Why you should care about Edinburgh’s new mental health strategy
Edinburgh has just released its new strategy to ‘boost mental health’ at the university.
Look, strategy and policy tends to be pretty boring. But there are important changes being made that could affect the lives of you or your friends. Basically, the university is investing a further £140,000 into counselling, as well as providing mental health training to all personal tutors by 2019.
This matters, and more than you think. Policy is a weird thing – how much is £140,000 mean context? Why do personal tutors need the training if there’s a counselling service?
Edinburgh came 11th in The Tab’s Mental Health Rankings last year – not bad, but not great either. Waiting times are a common complaint, and demand has dramatically risen since 2011. Last year the university spent £850,000 on counselling services, while over 2,600 students tried to access the counselling service, up from under 2000 in 2014/15.
The extra £140,000 will take funding up to just under £1,000,000, a rise of over 16%. That’s well above the national average for year-on-year increases in mental health funding. That means the university can see more people, and is better placed to deal with the sudden rises in demand that have happened in recent years, and may happen again. It’s the difference between being seen in three weeks time, rather than four. That matters – there are students who get scarily close to suicide in the gap between assessment and actual counselling. Student suicides reached a unprecedented high last year.
Edinburgh has never been at panic stations over mental health issues. The service is well-funded, and the university clearly takes these issues seriously. It’s something I don’t think we always particularly appreciate about the university’s provision of mental health services. These are fucking complicated, sensitive things to administer. One false step can mean a student getting hospitalised, yet services still have to make the brutal decision on which students to prioritise over others. Yet Edinburgh has demonstrated a willingness to commit and engage with these issues that other universities haven’t.

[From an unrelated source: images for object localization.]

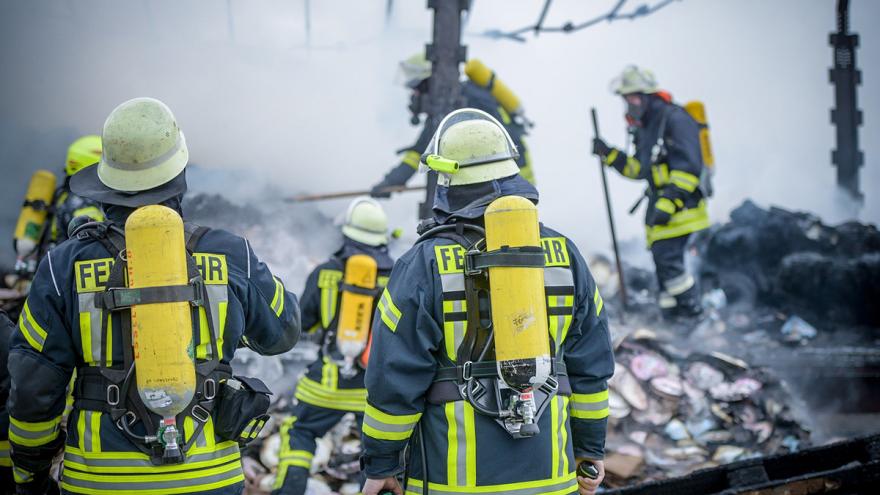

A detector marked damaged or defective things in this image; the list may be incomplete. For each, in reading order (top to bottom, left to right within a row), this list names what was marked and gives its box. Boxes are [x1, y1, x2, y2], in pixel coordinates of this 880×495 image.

charred timber post [418, 0, 468, 221]
charred timber post [828, 0, 864, 202]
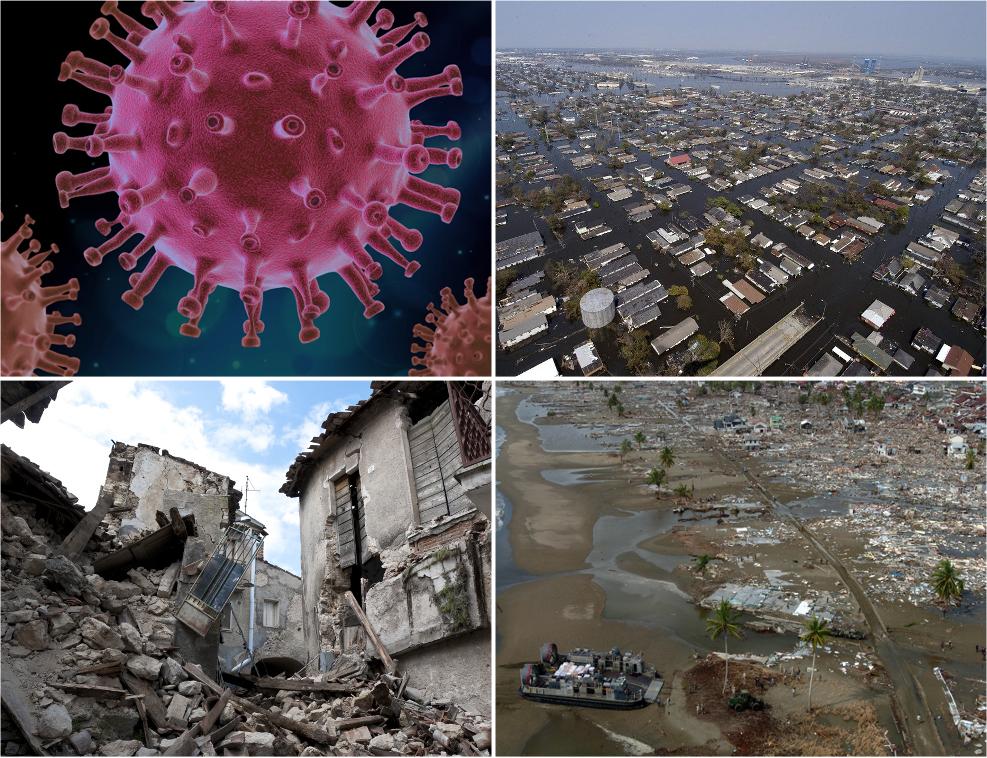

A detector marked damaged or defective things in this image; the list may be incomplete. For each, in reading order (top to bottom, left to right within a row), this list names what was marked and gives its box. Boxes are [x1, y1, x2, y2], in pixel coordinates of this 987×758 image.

damaged roof [278, 380, 432, 498]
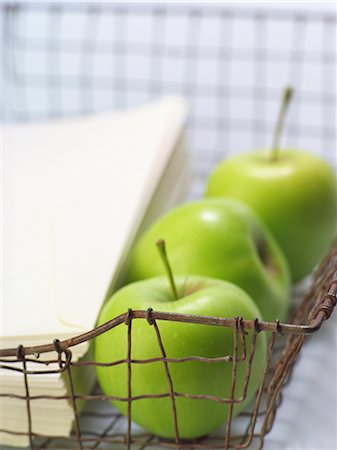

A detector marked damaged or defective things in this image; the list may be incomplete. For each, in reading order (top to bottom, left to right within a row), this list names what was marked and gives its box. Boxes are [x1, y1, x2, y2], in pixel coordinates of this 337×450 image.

rusty wire mesh [0, 241, 336, 448]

In quick terms, universities have a legal duty of care to students, hence why they have to provide some level of wellbeing or counselling. The NHS’s funding crisis means that there is a ‘cascade’ happening – fewer hospital beds mean more people being pushed to outpatient services, which means people with serious issues get pushed down the spectrum of care, which means the NHS ends up directing people to university services, because then at least they’ll get seen by someone. Except, of course, that the quality of university mental health services is incredibly varied.
Last summer, I spoke to a student at Glasgow who was self-harming to the point of hospitalisation every week. Glasgow’s service was so oversubscribed, she was told she “wasn’t ‘ill enough'”. While good mental health services should be something we expect, we at Edinburgh are lucky to have the safety net we have. Friends of mine waited two months to get seen at Edinburgh. At Glasgow, people are waiting six months.
There are universities which have canned their counselling services, despite counselling sessions still being the “heart of the services” according to Student Health Association’s Honorary Secretary Dr Dominique Thomson. I spent all of last summer hearing horror stories of self harm, attempted suicides and drug overdoses from students around the country, in part because they were struggling to access any kind of mental health service. I also spoke to experts about best practice – what was the best way for universities to tackle the mental health crisis?
The message came loud and clear: more money for services, to shorten waiting times and provide a wider scope of services; and a more holistic approach – training for personal tutors and student support officers so ‘signposting’ can happen – where any member of the university staff can spot a student who is struggling with mental health, and point them towards the counselling service.
I cannot emphasise enough how important those two policies are.
And they are exactly what the university has just committed to. Arguably, they should have done it earlier. That doesn’t matter now, change has happened, and good change at that – the university has listened, reacted, and implemented two serious policies that will have a lasting effect for years to come. Too often we criticise the university and EUSA – today they deserve our applause: the university for implementing the changes, and EUSA for encouraging and pressuring them to do so.
This isn’t just ‘student welfare’ – these mental health services and policies save people’s lives. Mental health is a universal issue. These services put people back on the map. They stop you from dropping out of university. They stop your best mate from overdosing, your flatmate from self-harming, and rescue your teammate from depression.
When I used to run The Tab Edinburgh, the most common complaints I heard were variants on ‘The university doesn’t care about students’, or ‘what does EUSA actually do?’. Well here you go – positive change, change that will change people’s lives. And the funny thing about it – you probably didn’t even realise it had happened.